> Text provided
□ □ □ □

Saturday, July 23, 2011

The Raymond Chandler Trap

The other day was Raymond Chandler's birthday.  He would have been a very impressive 123 years old.  More importantly, if the old man was still alive, he would have been one genuine pain in the ass.

(No, Eunice!  I didn't say you were an ass!  But now that you mention it, dear, you're certainly a pain!)

Who is Raymond Chandler, you ask.  Quasimodo!!  You've never heard of Raymond Chandler!?  And you call yourself a writer of noir and hardboiled detectives!

For the rest of us poor bastards Chandler is the GOD of the whodunits.  His writing simply was/is a marvel to wade through.  It's like a dying man in the Sahara suddenly finding himself sitting in a deep pool of cool water in the middle of a gorgeous oasis.  The way he could use one-liners to describe a person just explodes off the page.  Here's an example:

"On the dance floor half a dozen couples were throwing themselves around with the reckless abandon of a night watchman with arthritis "---Playback (Chapter 8)

And dialogue.  The man was a genius with dialogue.  Example:

"Eddie Mars wanted to see me."

"I didn't know you knew him. Why?"

"I don't mind telling you. He thought I was looking for somebody he thought had run away with his wife."

"Were you?"


"Then what did you come for?"

"To find out why he thought I was looking for somebody he thought had run away with his wife."

"Did you find out?"


---The Big Sleep (Chapter 23)

Lots of 'experts' will tell you Chandler elevated the hardboiled/noir genre into the dizzying heights of 'literature.'  Literature with a capital L, sister.  Novels so well written, so perfectly cast with characters, no one can write'em any better.  CAN'T be written any better.

And that, brothers and sisters, is The Raymond Chandler Trap.

Many a writer has thrown away a damn good working novel and bent over his Acer computer and wept like a fourteen year old after she broke up with her first love of her life.  Wept in a deep funk of sheer agony knowing that no matter how hard he tried (or she tried, Bubba.  I guess women write novels to.  Go figure.)  There was no way he was ever going to write something better than Chandler.  Never.

I'll admit, the opening passage of Chandler's Fairwell, My Lovely is as about as close to perfection as is humanly possible.  I mean it's just a joy to experience.  You you haven't tried it, you don't know what your missing.

□ □ □ □

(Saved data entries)
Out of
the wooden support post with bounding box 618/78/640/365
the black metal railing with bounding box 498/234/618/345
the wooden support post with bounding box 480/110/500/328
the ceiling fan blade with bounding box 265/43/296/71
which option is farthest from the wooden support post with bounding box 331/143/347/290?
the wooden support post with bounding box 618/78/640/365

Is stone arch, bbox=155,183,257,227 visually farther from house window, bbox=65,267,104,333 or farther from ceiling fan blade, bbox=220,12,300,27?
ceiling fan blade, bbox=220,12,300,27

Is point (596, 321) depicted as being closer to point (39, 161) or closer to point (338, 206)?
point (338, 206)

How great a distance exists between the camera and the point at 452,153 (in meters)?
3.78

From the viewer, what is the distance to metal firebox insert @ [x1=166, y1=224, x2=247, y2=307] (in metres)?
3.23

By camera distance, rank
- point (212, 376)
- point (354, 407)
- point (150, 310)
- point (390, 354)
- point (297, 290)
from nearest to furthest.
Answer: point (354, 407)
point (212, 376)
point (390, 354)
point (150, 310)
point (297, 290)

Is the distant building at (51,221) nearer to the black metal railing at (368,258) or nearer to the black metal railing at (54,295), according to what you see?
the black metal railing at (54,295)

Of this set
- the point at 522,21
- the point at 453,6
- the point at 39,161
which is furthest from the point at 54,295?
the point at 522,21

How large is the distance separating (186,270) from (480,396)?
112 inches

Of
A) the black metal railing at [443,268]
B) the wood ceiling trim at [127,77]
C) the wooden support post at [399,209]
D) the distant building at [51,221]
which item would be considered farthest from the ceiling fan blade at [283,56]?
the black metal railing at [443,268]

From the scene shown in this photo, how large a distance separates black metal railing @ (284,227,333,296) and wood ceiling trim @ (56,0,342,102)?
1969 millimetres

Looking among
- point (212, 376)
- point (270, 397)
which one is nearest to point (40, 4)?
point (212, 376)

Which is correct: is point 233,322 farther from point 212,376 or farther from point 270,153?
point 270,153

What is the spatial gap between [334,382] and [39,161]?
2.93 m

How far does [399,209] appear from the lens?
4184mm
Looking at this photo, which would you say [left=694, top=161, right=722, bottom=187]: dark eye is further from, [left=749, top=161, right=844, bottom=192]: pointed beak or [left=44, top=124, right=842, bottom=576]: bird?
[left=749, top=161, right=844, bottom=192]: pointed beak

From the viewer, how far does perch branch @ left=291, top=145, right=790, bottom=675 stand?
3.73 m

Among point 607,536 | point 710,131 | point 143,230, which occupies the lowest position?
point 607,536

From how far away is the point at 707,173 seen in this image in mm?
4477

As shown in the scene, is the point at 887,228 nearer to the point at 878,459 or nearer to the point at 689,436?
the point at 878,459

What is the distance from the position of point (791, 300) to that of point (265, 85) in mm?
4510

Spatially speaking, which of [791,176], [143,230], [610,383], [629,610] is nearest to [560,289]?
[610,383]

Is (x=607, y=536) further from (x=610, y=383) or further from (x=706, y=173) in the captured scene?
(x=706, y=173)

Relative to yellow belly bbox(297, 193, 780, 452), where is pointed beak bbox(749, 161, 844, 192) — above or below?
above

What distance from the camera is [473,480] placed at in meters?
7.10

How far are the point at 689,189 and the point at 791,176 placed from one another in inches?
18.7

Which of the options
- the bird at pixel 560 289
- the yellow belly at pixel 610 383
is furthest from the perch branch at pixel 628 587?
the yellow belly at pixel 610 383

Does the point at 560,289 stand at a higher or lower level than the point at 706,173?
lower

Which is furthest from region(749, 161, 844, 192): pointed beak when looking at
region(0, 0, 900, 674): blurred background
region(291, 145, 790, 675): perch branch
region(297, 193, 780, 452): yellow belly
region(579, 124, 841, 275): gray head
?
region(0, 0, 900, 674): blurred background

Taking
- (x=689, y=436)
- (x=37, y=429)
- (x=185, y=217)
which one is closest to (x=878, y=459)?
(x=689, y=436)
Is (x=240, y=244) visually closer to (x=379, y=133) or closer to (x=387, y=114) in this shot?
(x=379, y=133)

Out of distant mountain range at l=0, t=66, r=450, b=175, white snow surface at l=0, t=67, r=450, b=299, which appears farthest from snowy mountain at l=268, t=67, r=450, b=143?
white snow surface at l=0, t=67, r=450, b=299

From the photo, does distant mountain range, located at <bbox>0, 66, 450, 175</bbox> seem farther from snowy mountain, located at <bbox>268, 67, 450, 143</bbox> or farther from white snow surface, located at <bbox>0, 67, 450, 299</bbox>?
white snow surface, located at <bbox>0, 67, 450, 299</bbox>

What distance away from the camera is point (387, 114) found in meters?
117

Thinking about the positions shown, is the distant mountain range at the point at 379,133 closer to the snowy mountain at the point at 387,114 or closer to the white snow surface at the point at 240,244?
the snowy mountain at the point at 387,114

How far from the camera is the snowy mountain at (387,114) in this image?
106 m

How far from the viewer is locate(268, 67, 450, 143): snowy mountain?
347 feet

□ □ □ □

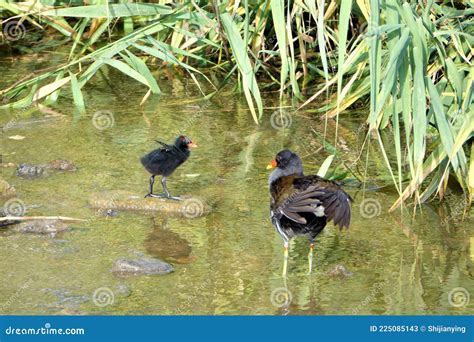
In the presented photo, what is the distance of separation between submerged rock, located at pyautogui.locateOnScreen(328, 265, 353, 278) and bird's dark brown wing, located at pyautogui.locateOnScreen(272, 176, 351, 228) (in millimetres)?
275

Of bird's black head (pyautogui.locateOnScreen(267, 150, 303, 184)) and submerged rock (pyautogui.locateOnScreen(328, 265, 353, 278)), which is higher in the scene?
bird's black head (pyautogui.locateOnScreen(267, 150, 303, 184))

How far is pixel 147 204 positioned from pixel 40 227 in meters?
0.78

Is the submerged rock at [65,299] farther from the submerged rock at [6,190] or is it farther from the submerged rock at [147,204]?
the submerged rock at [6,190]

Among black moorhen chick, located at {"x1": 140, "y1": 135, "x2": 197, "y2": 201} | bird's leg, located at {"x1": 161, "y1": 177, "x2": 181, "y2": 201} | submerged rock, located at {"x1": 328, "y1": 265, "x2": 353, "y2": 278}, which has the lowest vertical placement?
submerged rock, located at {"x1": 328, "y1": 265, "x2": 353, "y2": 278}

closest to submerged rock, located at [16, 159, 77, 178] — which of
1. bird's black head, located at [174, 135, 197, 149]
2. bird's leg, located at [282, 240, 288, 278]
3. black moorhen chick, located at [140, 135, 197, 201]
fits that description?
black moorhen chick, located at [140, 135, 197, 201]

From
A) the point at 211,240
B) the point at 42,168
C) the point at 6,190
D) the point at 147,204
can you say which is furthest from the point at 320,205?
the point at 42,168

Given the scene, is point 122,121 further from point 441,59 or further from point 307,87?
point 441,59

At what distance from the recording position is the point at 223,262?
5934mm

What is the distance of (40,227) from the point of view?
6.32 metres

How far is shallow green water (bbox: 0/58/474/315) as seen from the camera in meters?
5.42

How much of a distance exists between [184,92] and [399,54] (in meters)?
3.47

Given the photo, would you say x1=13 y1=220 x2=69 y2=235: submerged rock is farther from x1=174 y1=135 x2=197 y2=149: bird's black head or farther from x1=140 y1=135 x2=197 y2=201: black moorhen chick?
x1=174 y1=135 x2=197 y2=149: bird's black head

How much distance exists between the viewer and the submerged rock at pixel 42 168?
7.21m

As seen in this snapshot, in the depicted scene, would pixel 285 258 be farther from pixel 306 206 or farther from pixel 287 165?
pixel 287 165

□ □ □ □

> Activities
a. Copy the stretch of the Raymond Chandler post from "Lots of 'experts'" through "written any better.", word for word.
b. Pick up the Raymond Chandler post after its last sentence and keep writing it.

> Results
a.
Lots of 'experts' will tell you Chandler elevated the hardboiled/noir genre into the dizzying heights of 'literature.'  Literature with a capital L, sister.  Novels so well written, so perfectly cast with characters, no one can write'em any better.  CAN'T be written any better.

b.
But snap out of it!  Throw some cold water on your face.  Drop a ball peen hammer on your big toe and make the pain wring you out of your deep funk.  Come on!  I mean, really;  Who Gives A Shit Today about Raymond Chandler's Writing???  I'll tell you who.  Only writers who want to write better than the master.  And THAT'S your first mistake!

Instead of writing a damn fine story for the reader--you're writing a damn fine story and comparing yourself to Chandler.  There's always this constant measuring stick in your head measuring how one of your well-turned passages matches up with Chandler's best passages.  It becomes a bragging contest of who's the best writer.  And you're gonna lose, budda.  You're always going to lose on that bet.

So forget Chandler.  Forget all the great writers of the past.  They're dead--you're not.  Your readers are waiting for YOUR words--not Chandler's.  More than half of'em don't know who the hell Raymond Chandler is.  Nor care.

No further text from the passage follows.